Astr Screening - It uses existing information within hospital databases or from routine checkups to automatically detect diseases that a given patient may be at risk for. Because of the availability of the input features, it's able to scan large amounts of patients and serve as an automatic "early warning" system that then leads to consults with physicians. The main interface is a REST API designed to be implemented into hospital software.

Astr Mind - Connects patients with therapists in a more personal way by using a chatbot interface that mimics natural conversation. It alters its mode of speaking in order to reflect or "empathize" with the sentiment of the patient. Finally, it uses keyword processing algorithms to automatically detect what kind of therapist the patient needs based on natural conversation alone.

How I built it

Astr Insight - There are 4 deep learning models in this module. The superresolution and denoising are "Residual Dense Networks" that are designed to be better at capturing local information in images. The anomaly detection is accomplished by a variational autoencoder that probabilistically models image distributions. With a trained VAE, you can calculate a lower bound on the log likelihood of seeing a given image. Based on the histogram of lowerbounds, boundaries were determined to classify images as "anomolous". The skin cancer detection model was very simple: just a ResNet50 with a dense classifier fine tuned on the HAM10000 dataset. I didn't spend too much time on that one as pure classification was not the focus.

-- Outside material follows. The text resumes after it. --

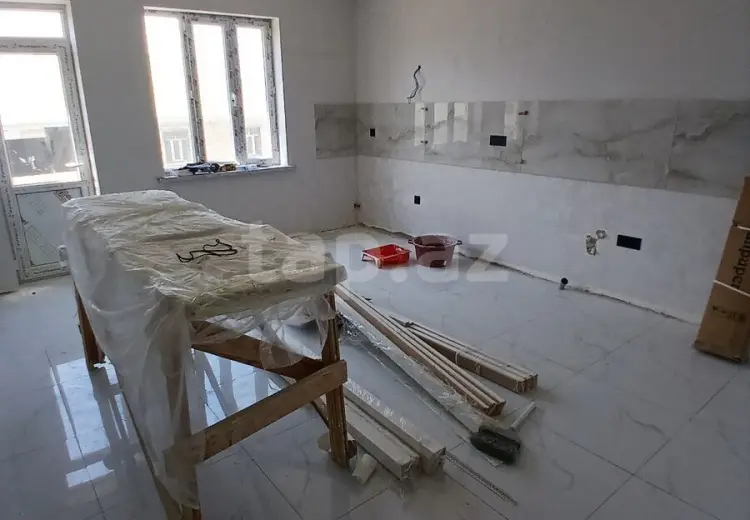5 otaqlı mənzil , Gəncə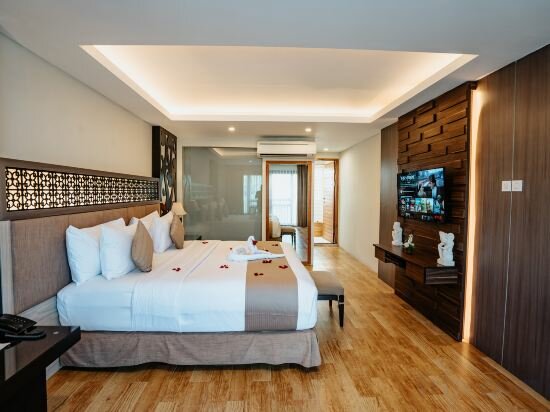 Фото Villa Kayu Raja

Astr Screening - Because of the time restrictions, I was only able to implement 4 detection systems. The classifiers used were Random Forest and Gaussian Naive Bayes. They were trained on publicly available datasets of common diseases, with features optimized for both accuracy and occurrence in regular hospital data.

Astr Mind - I scraped articles from Wikipedia concerning various psychological conditions. They were preprocessed by the removal of stopwords, stemming, and lemmatization. Those articles were then passed through the "Rapid Automatic Keyword Extraction" algorithm to extract keywords. It is based on those keywords that classification is made. As a backup, for ambiguous text, a general therapist search is made instead. The sentiment classification is based on the polarity score given by TextBlob.

Challenges I ran into

The preprocessing and classification pipeline was difficult due to resource constraints both in my own personal computer and in the server. There are ways around it - e.g. I used tflite for the variational autoencoder, but I needed to calculate gradients for GradCAM, which isn't available in TFLite. It is for that reason that the online demo does not include the "Astr Insight" feature.

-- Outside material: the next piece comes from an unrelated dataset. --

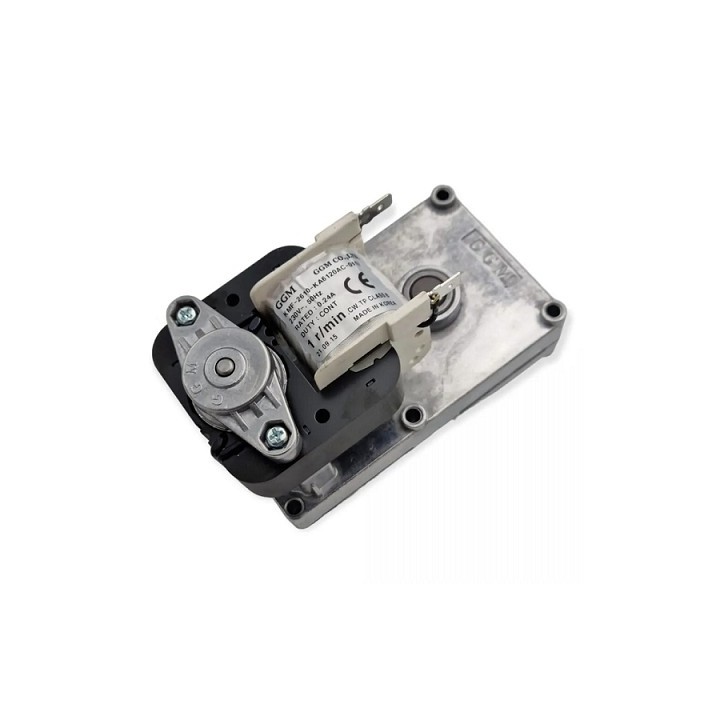 Motoreducteur Vis Ss Fin Bassa - Invicta Deville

Accomplishments that I'm proud of

I definitely got better at web design in this process, I became more familiar with a css framework, which will be very useful for later projects. The screening machine learning models, along with the keyword-based classification, also turned out better than I thought.

What I learned

I became a lot more familiarized with many different aspects of both machine learning and webdesign. I feel much more confident doing something similar to this in the future.

What's next for Astr

I want to find a way to reduce the resource costs of the different models. I think that it wouldn't be too difficult getting the memory usage of the RDN models down, but the classifier is much more difficult as it has to be compatible with GradCAM.